Obama’s winning slogan, “Yes we can,” draws much of its strength from its three stressed syllables. It is a metrical object called a molossus – thump, thump, thump; as in Tennyson’s “Break, break, break” or Seamus Heaney’s “squat pen rests”. You could, arguably, scan it as an anapaest (diddy dum) but our boy certainly doesn’t. The official transcript of his speech at the New Hampshire primary punctuates it thus: “Yes. We. Can.”
Repetition, particularly in the form of anaphora – where a phrase is repeated at the beginning of successive lines – is another of the prime tools of political oratory and one that Obama revels in. His speech at the Iowa caucus on January 3 2008 opened: “You know, they said this time would never come. They said our sights were set too high. They said this country was too divided, too disillusioned to ever come together around a common purpose.”
He went on to declare: “I’ll be a president who finally makes healthcare affordable ... I’ll be a president who ends the tax breaks ... I’ll be a president who harnesses the ingenuity ... I’ll be a president who ends this war in Iraq ... ” Then: “This was the moment when ... this was the moment when ... this was the moment when ... ” And, as his speech built to its climax, “Hope is what I saw ... Hope is what I heard ... Hope is what led a band of colonists to rise up against an empire.”
To an American literate in his own country’s history, Obama’s rolling repetitions will bring consciously or unconsciously to mind the Declaration of Independence. The run of charges against King George in that document rolls out in an unstoppable anaphoric fugue. “He has refused ... He has forbidden ... He has refused ... He has called together ... He has dissolved ... He has refused ... ”
Obama sets out to position himself, and his rhetoric positions him, as the inheritor of the oratorical and political traditions of Abraham Lincoln, Martin Luther King, and Jesus Christ. That last sounds facetious, perhaps, but it isn’t entirely intended to be. On two of the occasions – at the declaration of his candidacy in Springfield, Illinois, and on the night of the New Hampshire primary – he refers to Dr King, he puts him in an expressly Biblical passage: “A King who took us to the mountaintop and pointed the way to the Promised Land”; “We heard a King’s call to let justice roll down like water, and righteousness like a mighty stream.”
There is a strong sense of Obama locating himself in history – not so much of the past couple of decades but millennial.
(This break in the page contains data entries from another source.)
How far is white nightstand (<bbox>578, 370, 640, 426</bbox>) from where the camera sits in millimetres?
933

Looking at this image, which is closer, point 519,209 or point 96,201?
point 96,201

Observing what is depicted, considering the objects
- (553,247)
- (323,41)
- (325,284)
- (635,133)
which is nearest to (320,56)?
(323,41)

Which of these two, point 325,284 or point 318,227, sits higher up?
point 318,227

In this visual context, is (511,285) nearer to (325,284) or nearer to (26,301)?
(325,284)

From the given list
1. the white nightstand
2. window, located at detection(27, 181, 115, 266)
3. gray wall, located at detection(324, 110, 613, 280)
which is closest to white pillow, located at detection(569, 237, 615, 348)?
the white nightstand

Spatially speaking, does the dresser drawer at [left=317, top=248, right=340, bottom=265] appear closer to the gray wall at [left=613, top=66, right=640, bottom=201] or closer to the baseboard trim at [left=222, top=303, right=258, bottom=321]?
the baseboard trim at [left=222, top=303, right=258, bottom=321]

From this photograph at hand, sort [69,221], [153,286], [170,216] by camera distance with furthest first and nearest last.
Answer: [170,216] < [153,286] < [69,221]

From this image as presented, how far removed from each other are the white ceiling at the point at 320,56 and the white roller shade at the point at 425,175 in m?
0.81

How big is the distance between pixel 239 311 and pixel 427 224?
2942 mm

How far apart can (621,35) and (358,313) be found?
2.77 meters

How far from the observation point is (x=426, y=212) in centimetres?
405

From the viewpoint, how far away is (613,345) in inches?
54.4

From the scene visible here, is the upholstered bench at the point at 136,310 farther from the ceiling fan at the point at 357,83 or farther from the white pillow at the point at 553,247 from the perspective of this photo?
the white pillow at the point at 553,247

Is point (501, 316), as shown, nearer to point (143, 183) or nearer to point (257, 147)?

One of his early campaign catchphrases was, “There is something happening in America.” He’d talk about “unyielding faith”, “impossible odds”, “the voices of millions”. He’d urge crowds to recognise that “this was the moment” – that past tense giving the curious sense of already looking back on the moment, of being in and out of time; as well as burnishing the sense that the decision has already been taken. If you share Obama’s faith, as many Americans do, that’s by no means a paradox.
Obama borrows one of Lincoln’s most effective rhetorical tricks too – the sudden drop in register to plain style. The folksiness of Obama’s injunction, delivered on the night of the New Hampshire primary, “to disagree without being disagreeable” is straight from the Lincoln who talked about “cheerfully” giving protection to the states in his first inaugural. Obama described in The Audacity of Hope watching in person the way that, at the podium, George Bush’s “easy affability was replaced by an almost messianic certainty”. Obama, you could say, strives for a sort of messianic affability.